Technological advances – the spread of human learning, ingenuity, and development – have radically shifted our experience and understanding of our world, and continue to do so. We see our planet as an island in space – globular, revolving in day, seasonal and annual cycles – instead of a flat disk circled by the heavens, and recognize both the impact we can have on it, and the importance of maintaining it as a hospitable environment. We see our own bodies as composed of identifiable, complex and interconnected components that suffer from attacks by tiny organisms invisible to the naked eye, and responsive to lab-generated compounds instead of the applications of leeches, letting of blood, or infusion of elixirs comprised of excrement and weeds. And we’re developing new and better solutions all the time as we continue to learn about ourselves and the world around us.
1. Technology is changing the way we learn.
Once upon a time information was passed along verbally – the only way to learn from others, was to hear and remember. Then we developed writing and language-carrying devices – reeds or feathers or styluses, ink, wax tablets or vellum or paper, with a huge bump in efficiency once mass-production in the form of printing presses came along. While written knowledge was a huge step forward in learning and teaching, representing the ability to access more knowledge than you could remember at any given time, the effort, time and resources required to search out written information incentivized memorization of useful knowledge. With the capacity of the Internet and digital devices to search libraries of information easily and quickly, the most valuable learning skill has shifted from memorization to search skills – and our brains are changing as a result. Less space is given over to storing facts and information that a machine can do (better) – and as a result, more mental capacity is going to things like critical thinking, active learning, and flexible creative problem solving.
2. Technology is changing the way we communicate.
You have more access to other people – friends and strangers – than ever before, through not only telephone, but instant video-calling, and coming soon to a headset near you, virtual reality. Web-based interactions such as social media take the instant worldwide access of direct calling one step further by broadcasting messages and information. While you can know more about a larger pool of people than you could possibly have had access to in the past, this comes with a built-in layer of detachment not found in direct, in-person interactions. The added flexibility and increased access of communication facilitated by technology can be an incredible benefit, or an isolating experience depending on your usage.
3. Technology is changing our relationship to the environment.
We’ve done some harm to the world we live in – coal and natural gas power, forest clear-cutting, overfishing/hunting, and global warming come to mind. But while human development and technology have unquestionably contributed to environmental damage, they also offer incredible opportunities to better understand and positively influence the world around us. The more we understand what has gone on in the past, what is currently occurring and where those trends are headed, the better we can respond with informed solutions. The rise of online learning programs for Environmental Science, Geographic Information Science (GIS) and applied environmental technologies extends the opportunity for committed and proactive individuals to learn more and make a difference from anywhere in the world – for example, you can get your GIS online from USC.
4. Technology is changing our interactions with other organisms.

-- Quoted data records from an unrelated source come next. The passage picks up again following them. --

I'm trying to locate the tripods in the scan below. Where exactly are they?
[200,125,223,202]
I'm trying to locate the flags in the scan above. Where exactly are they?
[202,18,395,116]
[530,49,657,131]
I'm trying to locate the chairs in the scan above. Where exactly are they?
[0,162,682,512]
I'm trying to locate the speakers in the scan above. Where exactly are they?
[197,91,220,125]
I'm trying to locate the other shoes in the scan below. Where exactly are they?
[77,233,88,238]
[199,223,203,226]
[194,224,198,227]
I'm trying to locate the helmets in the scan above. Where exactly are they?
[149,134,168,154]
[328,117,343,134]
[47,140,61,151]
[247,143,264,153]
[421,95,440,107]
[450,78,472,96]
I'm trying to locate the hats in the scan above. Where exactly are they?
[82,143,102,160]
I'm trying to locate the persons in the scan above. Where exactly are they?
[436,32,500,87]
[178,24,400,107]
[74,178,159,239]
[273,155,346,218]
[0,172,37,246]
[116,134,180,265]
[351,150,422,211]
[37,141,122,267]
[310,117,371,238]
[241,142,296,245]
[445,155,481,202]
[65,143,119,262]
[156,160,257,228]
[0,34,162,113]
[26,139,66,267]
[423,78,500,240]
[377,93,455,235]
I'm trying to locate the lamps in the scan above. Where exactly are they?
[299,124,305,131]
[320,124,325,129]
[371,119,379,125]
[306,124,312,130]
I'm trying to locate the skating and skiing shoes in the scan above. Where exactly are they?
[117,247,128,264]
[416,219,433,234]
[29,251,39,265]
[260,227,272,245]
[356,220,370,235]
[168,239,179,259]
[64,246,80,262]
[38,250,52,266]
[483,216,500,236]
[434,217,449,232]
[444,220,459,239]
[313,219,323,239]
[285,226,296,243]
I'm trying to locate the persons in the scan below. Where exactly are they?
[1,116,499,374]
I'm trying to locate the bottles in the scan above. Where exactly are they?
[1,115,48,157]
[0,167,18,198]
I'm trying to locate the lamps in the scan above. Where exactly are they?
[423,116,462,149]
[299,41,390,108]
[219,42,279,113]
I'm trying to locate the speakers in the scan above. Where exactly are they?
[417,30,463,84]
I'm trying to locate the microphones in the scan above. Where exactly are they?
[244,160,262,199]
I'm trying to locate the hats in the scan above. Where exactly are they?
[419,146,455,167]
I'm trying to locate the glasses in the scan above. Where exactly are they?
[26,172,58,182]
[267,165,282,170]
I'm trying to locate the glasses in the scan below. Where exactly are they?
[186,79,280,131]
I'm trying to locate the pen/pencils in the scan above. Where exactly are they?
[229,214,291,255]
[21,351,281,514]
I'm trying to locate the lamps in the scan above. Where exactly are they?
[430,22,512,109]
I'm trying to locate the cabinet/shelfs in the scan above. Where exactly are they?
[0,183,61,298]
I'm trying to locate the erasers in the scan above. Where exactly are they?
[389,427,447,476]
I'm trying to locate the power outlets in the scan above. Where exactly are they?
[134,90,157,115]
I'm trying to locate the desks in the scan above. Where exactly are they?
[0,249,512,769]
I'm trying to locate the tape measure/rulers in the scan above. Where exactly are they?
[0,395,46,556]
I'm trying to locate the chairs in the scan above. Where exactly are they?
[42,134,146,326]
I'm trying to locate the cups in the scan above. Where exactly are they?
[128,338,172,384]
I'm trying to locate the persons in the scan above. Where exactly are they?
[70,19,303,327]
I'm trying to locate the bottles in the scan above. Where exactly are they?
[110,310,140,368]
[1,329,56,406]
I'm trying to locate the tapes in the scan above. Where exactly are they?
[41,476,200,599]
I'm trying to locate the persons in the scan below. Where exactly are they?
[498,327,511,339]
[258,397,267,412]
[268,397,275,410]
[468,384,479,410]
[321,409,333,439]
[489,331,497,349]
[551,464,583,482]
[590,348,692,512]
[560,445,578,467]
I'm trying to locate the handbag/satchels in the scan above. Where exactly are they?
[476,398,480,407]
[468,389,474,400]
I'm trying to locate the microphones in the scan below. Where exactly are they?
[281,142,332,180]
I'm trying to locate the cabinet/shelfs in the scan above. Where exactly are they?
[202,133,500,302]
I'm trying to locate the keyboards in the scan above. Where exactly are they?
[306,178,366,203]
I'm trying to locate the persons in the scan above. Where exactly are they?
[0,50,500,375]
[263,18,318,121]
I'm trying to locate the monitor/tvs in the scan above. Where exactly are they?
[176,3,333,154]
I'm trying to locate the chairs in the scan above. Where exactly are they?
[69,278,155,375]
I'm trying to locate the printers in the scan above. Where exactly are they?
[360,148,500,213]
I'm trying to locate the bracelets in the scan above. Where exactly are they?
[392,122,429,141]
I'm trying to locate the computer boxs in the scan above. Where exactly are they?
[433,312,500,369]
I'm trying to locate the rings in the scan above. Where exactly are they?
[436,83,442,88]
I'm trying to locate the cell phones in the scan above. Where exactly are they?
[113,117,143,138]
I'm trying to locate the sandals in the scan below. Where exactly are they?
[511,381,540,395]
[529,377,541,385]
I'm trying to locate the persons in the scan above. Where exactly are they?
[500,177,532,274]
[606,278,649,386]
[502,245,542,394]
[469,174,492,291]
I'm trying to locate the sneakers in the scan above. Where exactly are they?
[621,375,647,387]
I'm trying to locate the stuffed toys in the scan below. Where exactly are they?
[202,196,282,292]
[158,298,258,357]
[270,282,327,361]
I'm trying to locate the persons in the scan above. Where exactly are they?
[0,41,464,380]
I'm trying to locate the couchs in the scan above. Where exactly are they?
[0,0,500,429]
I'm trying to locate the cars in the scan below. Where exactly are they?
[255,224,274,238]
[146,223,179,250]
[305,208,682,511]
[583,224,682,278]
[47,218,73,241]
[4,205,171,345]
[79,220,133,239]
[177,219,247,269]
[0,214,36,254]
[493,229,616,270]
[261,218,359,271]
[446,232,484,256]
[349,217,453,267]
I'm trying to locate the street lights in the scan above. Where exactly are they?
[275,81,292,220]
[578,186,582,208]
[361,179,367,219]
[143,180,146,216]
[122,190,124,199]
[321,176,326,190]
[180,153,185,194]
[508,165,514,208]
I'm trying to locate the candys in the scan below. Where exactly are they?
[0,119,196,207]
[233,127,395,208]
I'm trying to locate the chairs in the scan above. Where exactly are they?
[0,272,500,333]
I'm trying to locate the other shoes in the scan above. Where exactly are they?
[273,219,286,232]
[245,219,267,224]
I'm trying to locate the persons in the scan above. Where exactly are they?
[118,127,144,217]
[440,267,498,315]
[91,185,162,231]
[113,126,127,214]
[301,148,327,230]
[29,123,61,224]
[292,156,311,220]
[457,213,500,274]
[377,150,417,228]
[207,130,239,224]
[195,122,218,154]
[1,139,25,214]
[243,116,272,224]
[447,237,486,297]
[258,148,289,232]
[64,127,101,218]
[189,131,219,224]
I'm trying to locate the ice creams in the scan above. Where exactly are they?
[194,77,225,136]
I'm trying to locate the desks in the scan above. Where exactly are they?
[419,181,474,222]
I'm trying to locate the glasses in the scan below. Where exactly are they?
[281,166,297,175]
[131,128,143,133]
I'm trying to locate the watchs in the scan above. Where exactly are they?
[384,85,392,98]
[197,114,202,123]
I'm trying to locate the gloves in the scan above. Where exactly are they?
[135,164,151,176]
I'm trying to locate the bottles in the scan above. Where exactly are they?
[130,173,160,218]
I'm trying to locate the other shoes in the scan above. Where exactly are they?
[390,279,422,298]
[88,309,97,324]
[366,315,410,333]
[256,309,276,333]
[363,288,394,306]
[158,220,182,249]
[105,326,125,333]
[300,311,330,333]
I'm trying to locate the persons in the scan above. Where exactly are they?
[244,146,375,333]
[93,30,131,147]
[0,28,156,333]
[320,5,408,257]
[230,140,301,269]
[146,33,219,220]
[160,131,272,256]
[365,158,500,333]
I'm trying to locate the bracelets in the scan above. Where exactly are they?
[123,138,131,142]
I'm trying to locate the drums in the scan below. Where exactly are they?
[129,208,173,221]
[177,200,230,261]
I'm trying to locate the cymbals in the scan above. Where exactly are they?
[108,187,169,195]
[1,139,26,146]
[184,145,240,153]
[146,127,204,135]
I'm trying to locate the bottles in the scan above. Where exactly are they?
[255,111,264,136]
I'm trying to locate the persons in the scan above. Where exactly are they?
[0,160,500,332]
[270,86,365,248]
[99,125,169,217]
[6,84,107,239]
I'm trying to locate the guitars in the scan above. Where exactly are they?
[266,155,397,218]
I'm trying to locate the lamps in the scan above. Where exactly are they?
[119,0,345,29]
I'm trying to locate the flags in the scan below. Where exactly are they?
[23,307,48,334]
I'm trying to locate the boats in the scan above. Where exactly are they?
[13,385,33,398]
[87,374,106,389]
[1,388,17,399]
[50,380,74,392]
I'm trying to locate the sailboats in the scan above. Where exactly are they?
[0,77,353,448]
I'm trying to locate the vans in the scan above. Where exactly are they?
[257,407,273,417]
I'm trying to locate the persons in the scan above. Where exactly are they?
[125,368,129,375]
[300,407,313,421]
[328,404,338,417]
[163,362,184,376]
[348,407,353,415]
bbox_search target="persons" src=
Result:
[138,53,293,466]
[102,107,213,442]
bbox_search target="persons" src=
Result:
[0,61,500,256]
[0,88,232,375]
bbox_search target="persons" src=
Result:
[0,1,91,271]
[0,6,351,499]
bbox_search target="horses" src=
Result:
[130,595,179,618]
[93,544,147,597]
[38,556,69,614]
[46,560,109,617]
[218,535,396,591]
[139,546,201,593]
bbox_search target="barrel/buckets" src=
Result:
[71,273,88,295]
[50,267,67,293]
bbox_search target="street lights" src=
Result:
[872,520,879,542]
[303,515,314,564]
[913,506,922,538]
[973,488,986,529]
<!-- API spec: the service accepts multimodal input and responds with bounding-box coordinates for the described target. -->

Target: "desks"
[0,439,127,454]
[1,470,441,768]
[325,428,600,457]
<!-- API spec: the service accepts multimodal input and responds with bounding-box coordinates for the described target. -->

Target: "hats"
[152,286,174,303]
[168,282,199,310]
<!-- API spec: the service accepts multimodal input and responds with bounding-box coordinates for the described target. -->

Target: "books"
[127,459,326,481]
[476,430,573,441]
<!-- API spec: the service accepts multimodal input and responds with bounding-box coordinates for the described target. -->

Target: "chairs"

On the one side, we’re learning from the natural world, with advancements in medicine, communication and consumer-facing technology inspired by animals and plants. On the other, we’re gaining the ability to share our world better with the living creatures around us by understanding their needs and shaping development and technology to take that into account.
5. Technology is changing the way we make and spend money.
Digital virtual assistants and bots. Shared, app-summoned or self-driving cars. Crypto-currency and blockchain. Remote work, the Gig Economy, and the On-Demand or Sharing Economy. Automation has moved far beyond the factory, and it may be making your life better and worse at the same time. The enormous potential for creative and efficient solutions to every conceivable problem are balanced by all the same human issues – namely the abuse and centralization of power and the distribution of wealth. Oh, with the added question of if the robots will decide to take over the earth post-singularity.
Technology continues to impact our understanding of every aspect of the world around us, and increase opportunities to interact with and impact it. With the right choices and commitment to learning and adapting, we have the opportunity to elevate the human experience and the world around us to heights we currently can’t even imagine.